▶ [Exercise directions] Set down all of the entries below exactly, and omit the pictures.

▶ [Source records]

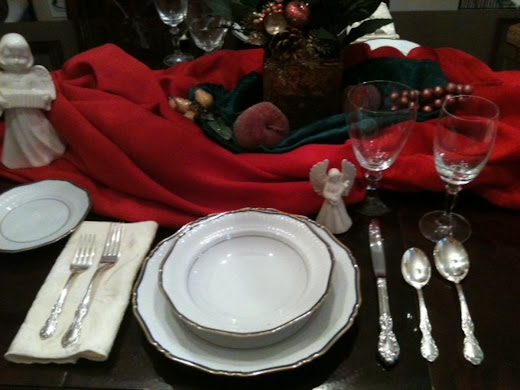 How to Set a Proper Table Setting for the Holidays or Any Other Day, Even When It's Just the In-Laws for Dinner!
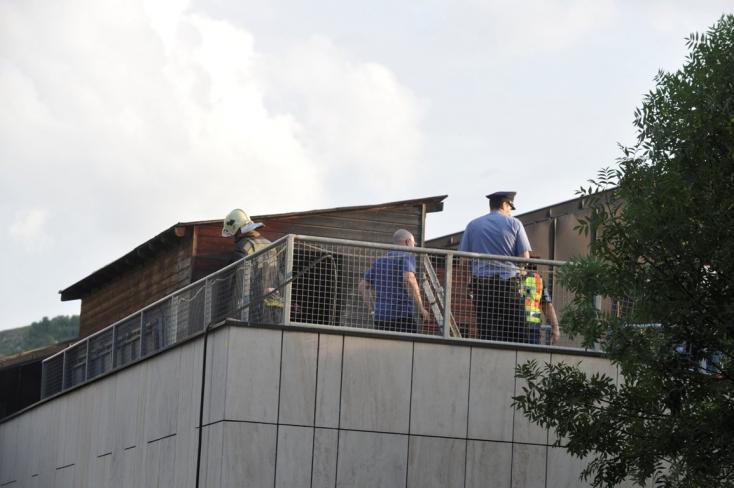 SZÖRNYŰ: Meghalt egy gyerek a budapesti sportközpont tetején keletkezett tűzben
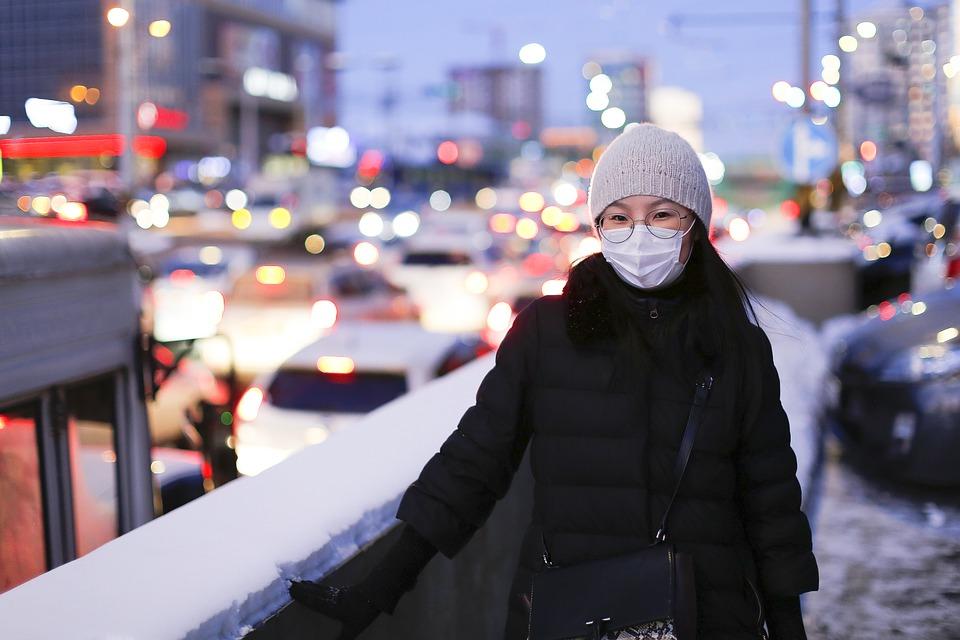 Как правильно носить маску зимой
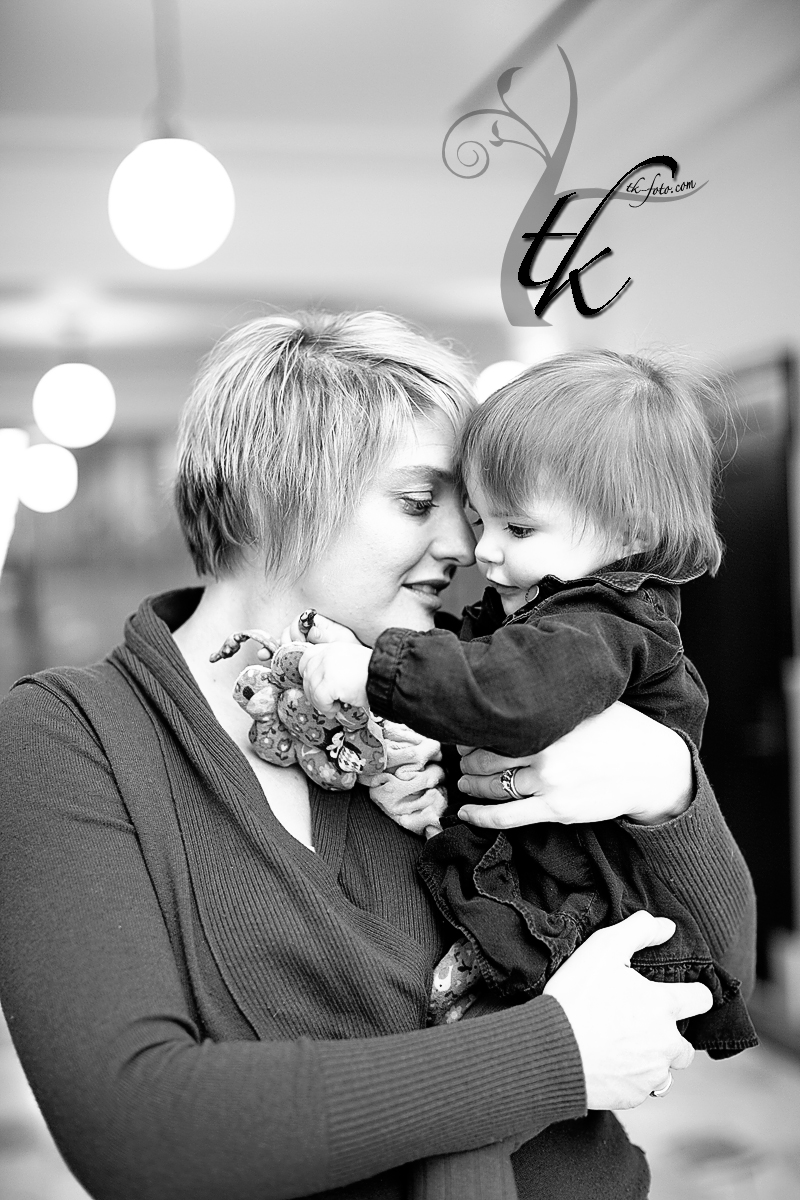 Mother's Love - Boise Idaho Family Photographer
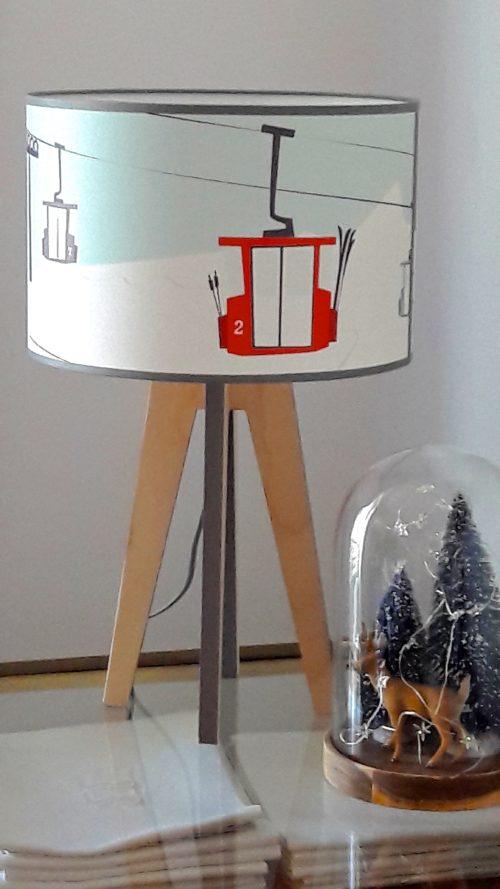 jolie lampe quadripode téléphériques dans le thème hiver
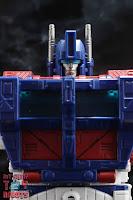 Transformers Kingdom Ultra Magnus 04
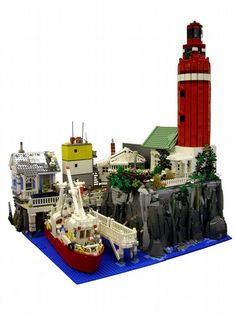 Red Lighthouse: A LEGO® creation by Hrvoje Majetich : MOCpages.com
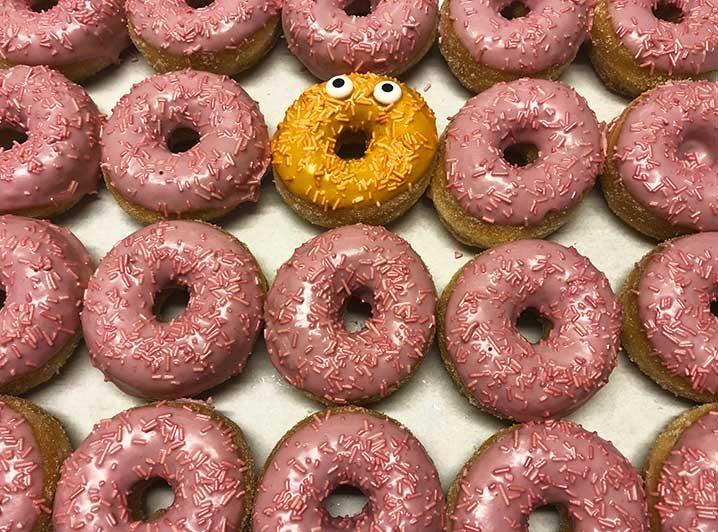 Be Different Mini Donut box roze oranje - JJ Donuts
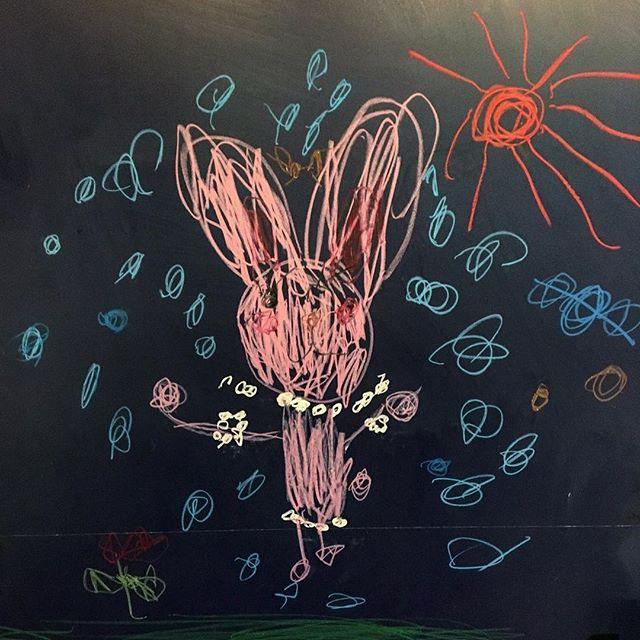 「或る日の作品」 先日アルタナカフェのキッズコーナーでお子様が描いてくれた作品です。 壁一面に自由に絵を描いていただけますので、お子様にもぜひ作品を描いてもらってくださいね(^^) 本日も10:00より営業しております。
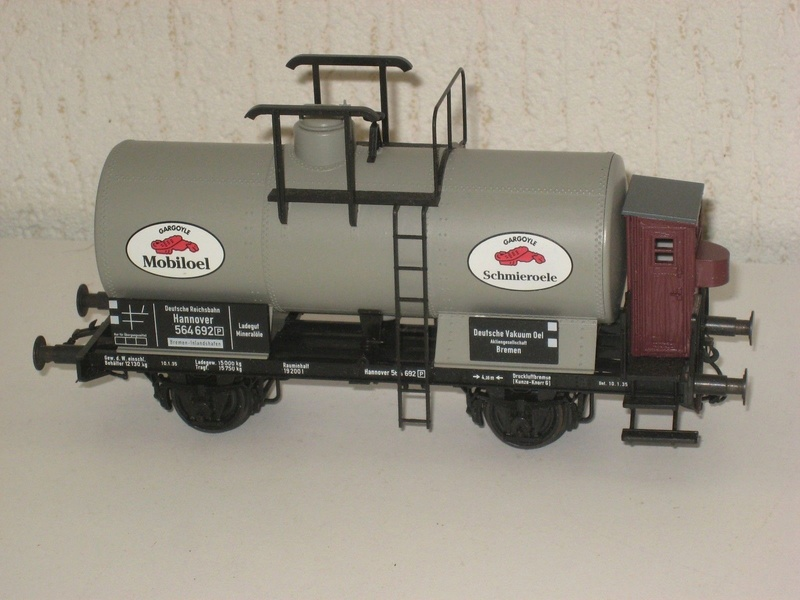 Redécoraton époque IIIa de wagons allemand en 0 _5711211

▶ [Result below]
 How to Set a Proper Table Setting for the Holidays or Any Other Day, Even When It's Just the In-Laws for Dinner!
 SZÖRNYŰ: Meghalt egy gyerek a budapesti sportközpont tetején keletkezett tűzben
 Как правильно носить маску зимой
 Mother's Love - Boise Idaho Family Photographer
 jolie lampe quadripode téléphériques dans le thème hiver
 Transformers Kingdom Ultra Magnus 04
 Red Lighthouse: A LEGO® creation by Hrvoje Majetich : MOCpages.com
 Be Different Mini Donut box roze oranje - JJ Donuts
 「或る日の作品」 先日アルタナカフェのキッズコーナーでお子様が描いてくれた作品です。 壁一面に自由に絵を描いていただけますので、お子様にもぜひ作品を描いてもらってくださいね(^^) 本日も10:00より営業しております。
 Redécoraton époque IIIa de wagons allemand en 0 _5711211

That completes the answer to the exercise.